UTF-8

Nicolas Williams Nicolas.Williams at oracle.com
Fri Jun 18 22:38:19 CEST 2010


On Fri, Jun 18, 2010 at 02:06:25PM -0400, Andrew Sullivan wrote:
> On Fri, Jun 18, 2010 at 12:37:23PM -0500, Nicolas Williams wrote:
> > I don't think you're being creative enough :)
> > 
> > [...]
> > exploding zone file size).  But a DNS server that implemented case- and
> > normalization-insensitive UTF-8 matching would be indistinguishable from
> > a dumb server serving such zones.
> 
> It'd also be violating the matching rules in STD13, as far as I can tell. 

Not at all: if you can't distinguish between a server with a zone whose
RRset names are "exploded" in this way and a DNS server that logically
does by implementing equivalent matching rules, then you can't say that
the server violates the standard.

> > Indeed, if _I_ were developing a DNS server I'd provide an option to
> > treat A-labels, U-labels and raw UTF-8 equivalent names as equivalent.
> 
> I don't know what this means.  How would you know that something was a
> raw UTF-8 label?  All you get is a bitstream.  You can't tell what
> [...]

That's not relevant to whether such a DNS server violates any standard.
I believe I've disposed of _that_ question, whereas you merely assert
the opposite answer.

Of course it's possible that some nodes will send something that's
neither UTF-8 nor ASCII, in which case you might get NXDOMAIN or codeset
aliasing.  And I'm sure we'll all agree that codeset aliasing is a bad
thing.  However, given that no one is supposed to send non-ASCII (and in
some cases non-LDH), it's always possible that some implementors could
"take" the unused bit and just-send-UTF-8 in the hopes that that
approach would "win", resulting in ultimate acceptance that non-ASCII
must be UTF-8.  In fact, at least one implementor has clearly done that,
and if they'll go that far, my suggestion to them is that they might as
well implement matching rules right on the server, EVEN THOUGH I might
not condone what they've done (I don't condemn it either at this time).

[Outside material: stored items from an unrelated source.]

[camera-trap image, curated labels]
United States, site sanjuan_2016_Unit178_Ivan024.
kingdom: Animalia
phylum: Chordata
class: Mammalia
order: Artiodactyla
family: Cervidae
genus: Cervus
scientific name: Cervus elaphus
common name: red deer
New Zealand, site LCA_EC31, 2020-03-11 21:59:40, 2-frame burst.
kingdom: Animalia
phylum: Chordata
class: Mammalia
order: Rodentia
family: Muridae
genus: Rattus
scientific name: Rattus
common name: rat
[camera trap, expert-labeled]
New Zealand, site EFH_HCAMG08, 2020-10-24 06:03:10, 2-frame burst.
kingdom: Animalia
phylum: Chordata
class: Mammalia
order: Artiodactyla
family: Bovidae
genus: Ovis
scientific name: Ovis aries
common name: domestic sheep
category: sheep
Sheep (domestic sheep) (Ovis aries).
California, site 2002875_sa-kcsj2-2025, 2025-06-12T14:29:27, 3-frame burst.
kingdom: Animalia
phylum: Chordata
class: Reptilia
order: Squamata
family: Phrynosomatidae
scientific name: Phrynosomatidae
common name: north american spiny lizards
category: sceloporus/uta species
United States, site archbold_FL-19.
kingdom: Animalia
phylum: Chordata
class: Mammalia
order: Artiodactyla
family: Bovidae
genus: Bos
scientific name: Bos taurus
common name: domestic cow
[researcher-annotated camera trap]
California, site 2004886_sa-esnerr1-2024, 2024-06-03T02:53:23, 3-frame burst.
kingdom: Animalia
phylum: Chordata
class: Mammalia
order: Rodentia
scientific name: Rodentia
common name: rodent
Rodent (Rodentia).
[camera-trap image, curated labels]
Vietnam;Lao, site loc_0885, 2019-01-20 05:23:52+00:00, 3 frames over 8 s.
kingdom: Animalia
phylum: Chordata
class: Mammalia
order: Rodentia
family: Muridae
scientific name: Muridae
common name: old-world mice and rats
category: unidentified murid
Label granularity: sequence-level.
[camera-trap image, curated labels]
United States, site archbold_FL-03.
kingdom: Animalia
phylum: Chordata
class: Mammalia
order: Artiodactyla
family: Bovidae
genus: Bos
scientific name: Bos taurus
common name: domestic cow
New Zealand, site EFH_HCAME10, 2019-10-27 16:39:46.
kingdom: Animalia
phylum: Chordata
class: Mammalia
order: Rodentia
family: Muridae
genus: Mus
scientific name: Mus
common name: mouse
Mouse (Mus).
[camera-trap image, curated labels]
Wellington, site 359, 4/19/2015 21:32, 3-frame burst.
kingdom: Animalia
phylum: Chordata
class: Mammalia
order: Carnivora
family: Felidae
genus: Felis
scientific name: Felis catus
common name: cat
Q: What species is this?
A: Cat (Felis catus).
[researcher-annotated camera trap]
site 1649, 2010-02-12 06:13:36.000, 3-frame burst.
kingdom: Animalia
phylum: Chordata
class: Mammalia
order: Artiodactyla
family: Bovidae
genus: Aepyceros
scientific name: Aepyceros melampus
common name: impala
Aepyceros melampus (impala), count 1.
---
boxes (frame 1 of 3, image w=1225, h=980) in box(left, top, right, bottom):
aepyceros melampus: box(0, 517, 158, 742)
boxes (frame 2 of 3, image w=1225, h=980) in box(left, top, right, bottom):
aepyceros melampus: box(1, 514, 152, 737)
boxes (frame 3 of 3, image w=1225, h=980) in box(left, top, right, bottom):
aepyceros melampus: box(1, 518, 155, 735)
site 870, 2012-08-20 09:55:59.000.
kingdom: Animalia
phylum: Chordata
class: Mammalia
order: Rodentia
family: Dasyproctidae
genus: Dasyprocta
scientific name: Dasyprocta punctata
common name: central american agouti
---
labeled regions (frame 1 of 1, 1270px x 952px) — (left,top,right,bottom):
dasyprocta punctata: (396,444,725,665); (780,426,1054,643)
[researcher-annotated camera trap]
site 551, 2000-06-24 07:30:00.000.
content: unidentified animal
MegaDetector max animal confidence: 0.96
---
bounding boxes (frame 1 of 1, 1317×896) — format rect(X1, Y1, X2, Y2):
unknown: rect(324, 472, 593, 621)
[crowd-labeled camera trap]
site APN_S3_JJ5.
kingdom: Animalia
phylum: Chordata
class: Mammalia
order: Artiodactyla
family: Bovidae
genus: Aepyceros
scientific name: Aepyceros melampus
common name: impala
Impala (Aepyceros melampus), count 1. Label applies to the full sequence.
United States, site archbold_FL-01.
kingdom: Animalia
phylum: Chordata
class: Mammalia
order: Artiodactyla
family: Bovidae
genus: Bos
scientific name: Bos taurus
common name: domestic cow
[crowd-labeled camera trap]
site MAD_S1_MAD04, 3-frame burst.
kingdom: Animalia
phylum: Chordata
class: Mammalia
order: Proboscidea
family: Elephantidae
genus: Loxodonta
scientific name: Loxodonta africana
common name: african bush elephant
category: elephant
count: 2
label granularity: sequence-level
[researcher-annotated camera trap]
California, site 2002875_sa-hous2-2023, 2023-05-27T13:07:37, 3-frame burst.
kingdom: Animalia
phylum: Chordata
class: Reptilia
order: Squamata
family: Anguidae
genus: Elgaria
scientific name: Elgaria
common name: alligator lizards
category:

The one technical issue I've glossed over in this sub-sub-thread is what
to do about canonical names in such a DNS server (as in the RDATA for
CNAME, PTR, SRV and other RR types).  IMO, regardless of the matching
rules, the canonical names had better use A-labels, as that's the only
way to guarantee interop.  Which (along with the try-UTF-8-first-then-
IDNA "negotiation" algorithm described by Shawn and Dave) leads me to:
IDNA is unavoidable, so there's little point in bothering to use
non-ASCII on the wire in DNS.

> > I assume you mean middle-boxes (caching servers) that aren't 8-bit
> > clean.
> 
> And the fact that even longtime IETF participants don't always make
> the careful distinction between hostname and domain name, never mind
> people who weren't around when the distinction was one you could
> actually see.

In this context I don't care what "longtime IETF participants" think.
I care what the middleboxes do.

> > But again, for a private namespace that's probably not a problem.  And
> > it's probably not a problem at all, whether in private or public
> > namespaces.
> 
> Ah, yes.  Because we all know that them gardens stay behind their walls.

If you read what I've written, I'm rather concerned about how the system
described by Shawn Steele and Dave Thaler interops, if at all.  Since we
have IDNA, I'd rather stick to that.